Dear Mr. President…

Below is written by my brother, who in his mid-40s, had a debilitating accident.  One of the bravest people I know, he never gave up.  Here is his letter to the president.

Dear President Obama, 

Thank you for using your political capital and risking all to get health care passed. People forget, but you said you were willing to be a one term president to get this through and knew you had to do it that first year. Now I, and millions of others, have health insurance. If this was the only accomplishment you had made, it would be enough, and you knew that and were willing to risk a second term to get it done. No one seems to remember this, but I do. I am alive today because of that risk and again, I say thanks for doing what you had to do to bring forth the Affordable Care Act.


John Vega

The Story | I have had the unique experience of living on both sides of the tracks. One medical catastrophe can indeed take you from the top to the bottom and fast! One day you are on the merry-go-round reaching out for the brass ring and the next you are tossed into the crowd only able to watch the colorful carousel spin madly in front of you.

That all happened to me. After 20 years of hard work (and God knows how many insurance premiums), I had one of those medical catastrophes and was soon at the mercy of the insurance gods. Within months of the accident, I was pelted with the rain of terminations, claims of previous conditions and huge premium increases. Finding that I would not give up after four years of fighting, I was finally designated “UNINSURABLE”. Game over.

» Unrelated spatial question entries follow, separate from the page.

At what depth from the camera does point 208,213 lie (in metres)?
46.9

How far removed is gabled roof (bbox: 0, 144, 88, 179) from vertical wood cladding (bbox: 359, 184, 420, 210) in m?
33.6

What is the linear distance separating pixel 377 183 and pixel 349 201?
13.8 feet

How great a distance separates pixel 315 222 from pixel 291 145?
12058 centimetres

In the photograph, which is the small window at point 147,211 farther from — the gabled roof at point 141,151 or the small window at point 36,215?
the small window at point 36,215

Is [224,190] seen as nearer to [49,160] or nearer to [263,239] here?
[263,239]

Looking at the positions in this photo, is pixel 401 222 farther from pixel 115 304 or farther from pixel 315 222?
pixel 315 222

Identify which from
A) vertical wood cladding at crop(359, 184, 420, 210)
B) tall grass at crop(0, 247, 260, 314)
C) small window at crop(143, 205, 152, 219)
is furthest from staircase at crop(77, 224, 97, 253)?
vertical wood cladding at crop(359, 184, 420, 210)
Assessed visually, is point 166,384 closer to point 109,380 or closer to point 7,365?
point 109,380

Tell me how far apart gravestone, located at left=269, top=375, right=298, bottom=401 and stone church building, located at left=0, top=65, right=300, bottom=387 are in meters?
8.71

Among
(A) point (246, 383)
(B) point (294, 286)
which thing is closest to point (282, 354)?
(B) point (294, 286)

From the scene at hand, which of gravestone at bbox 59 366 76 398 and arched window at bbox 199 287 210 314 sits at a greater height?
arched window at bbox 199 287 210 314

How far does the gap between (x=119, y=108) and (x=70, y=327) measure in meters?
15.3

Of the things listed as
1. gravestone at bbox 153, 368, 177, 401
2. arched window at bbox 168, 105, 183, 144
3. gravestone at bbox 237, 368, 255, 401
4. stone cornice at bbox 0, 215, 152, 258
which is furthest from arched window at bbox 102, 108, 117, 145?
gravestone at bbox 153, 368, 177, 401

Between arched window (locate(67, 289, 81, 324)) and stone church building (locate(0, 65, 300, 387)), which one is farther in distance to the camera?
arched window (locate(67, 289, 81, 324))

Then when I was ready to give in and join the ranks of the uninsured, that magic letter came. It was a letter from my insurer telling me that they had removed the designation of uninsurable and was reinstating my policy to comply with something called The Affordable Care Act. No more terminations. No more claims of previous condition. No more choices between using my limited funds for food or for medicine. Then a rebate came from my insurer because they had not met the efficiency requirements of the ACA to use the majority of premium income for claims as opposed to overhead. More benefits to help with prescriptions and preventative care to follow. Game on.